The problem: Your answer must repeat all of the entries word for word, without any images.

--- Supplied data Enclosed Below ---

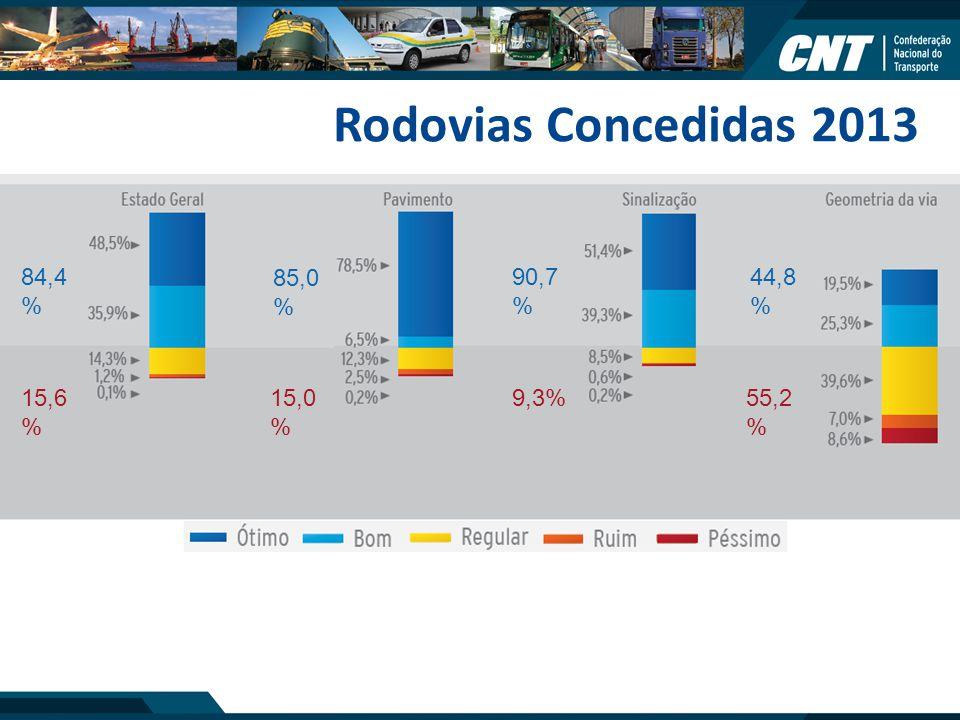 Rodovias Concedidas 2013 84,4% 85,0% 90,7% 44,8% 15,6% 15,0% 9,3%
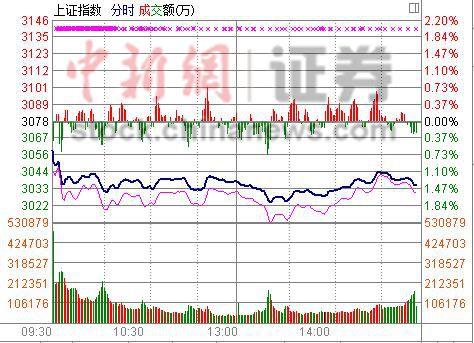 受累国际油价大跌沪指收跌1.44%两桶油砸盘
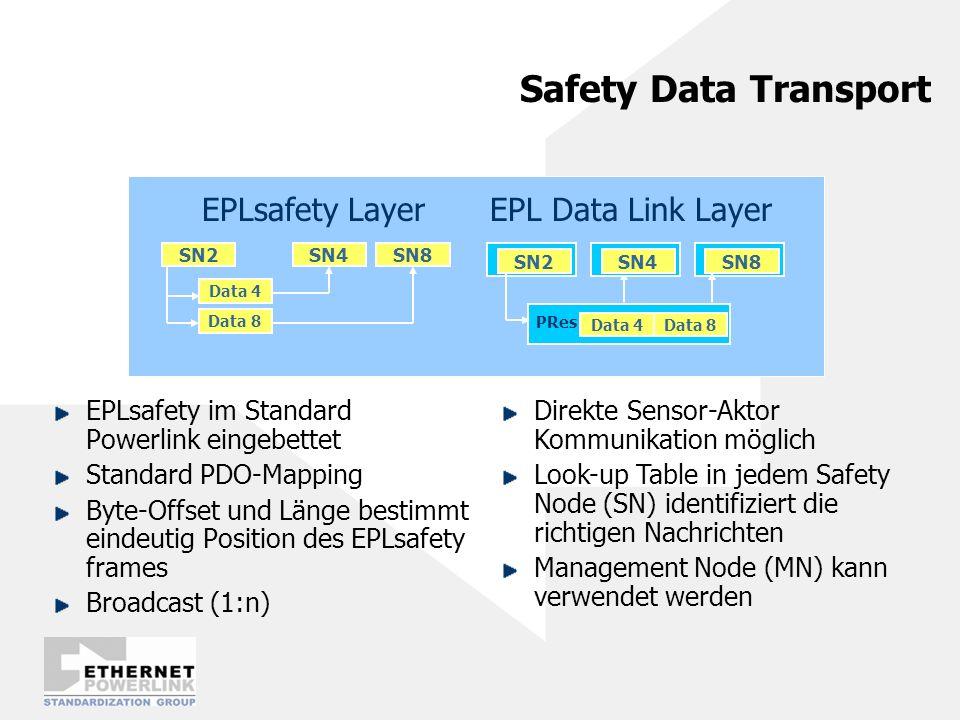 Safety Data Transport EPLsafety im Standard Powerlink eingebettet Standard PDO-Mapping Byte-Offset und Länge bestimmt eindeutig Position des EPLsafety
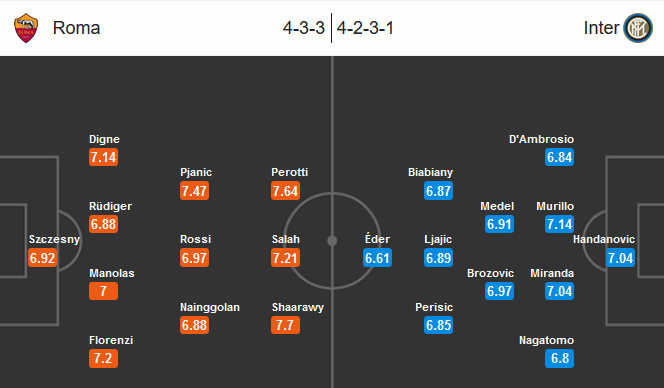 Our prediction for AS Roma-Inter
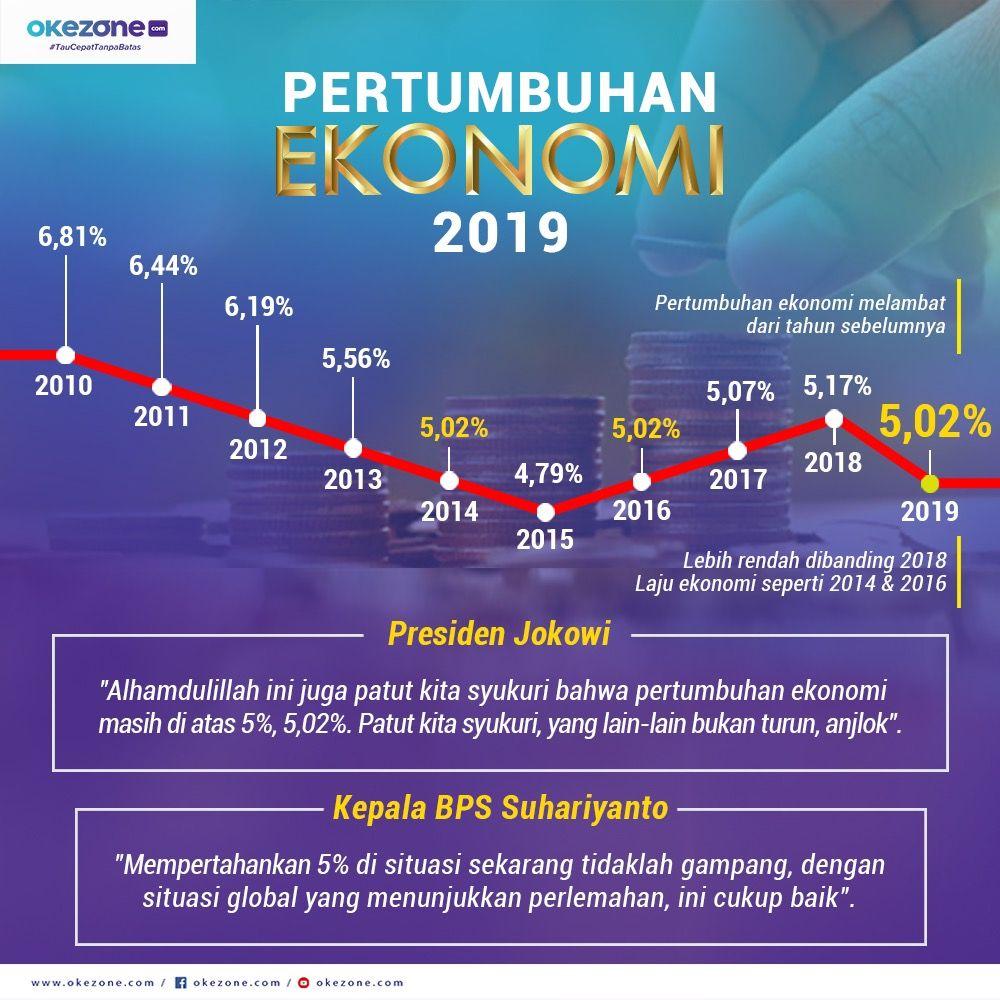 Pertumbuhan Ekonomi 2019 Tercatat 5,02% - Pertumbuhan Economy 2019. (Okezone.com)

--- End of Enclosed Supplied data ---

Reply to the task:
 Rodovias Concedidas 2013 84,4% 85,0% 90,7% 44,8% 15,6% 15,0% 9,3%
 受累国际油价大跌沪指收跌1.44%两桶油砸盘
 Safety Data Transport EPLsafety im Standard Powerlink eingebettet Standard PDO-Mapping Byte-Offset und Länge bestimmt eindeutig Position des EPLsafety
 Our prediction for AS Roma-Inter
 Pertumbuhan Ekonomi 2019 Tercatat 5,02% - Pertumbuhan Economy 2019. (Okezone.com)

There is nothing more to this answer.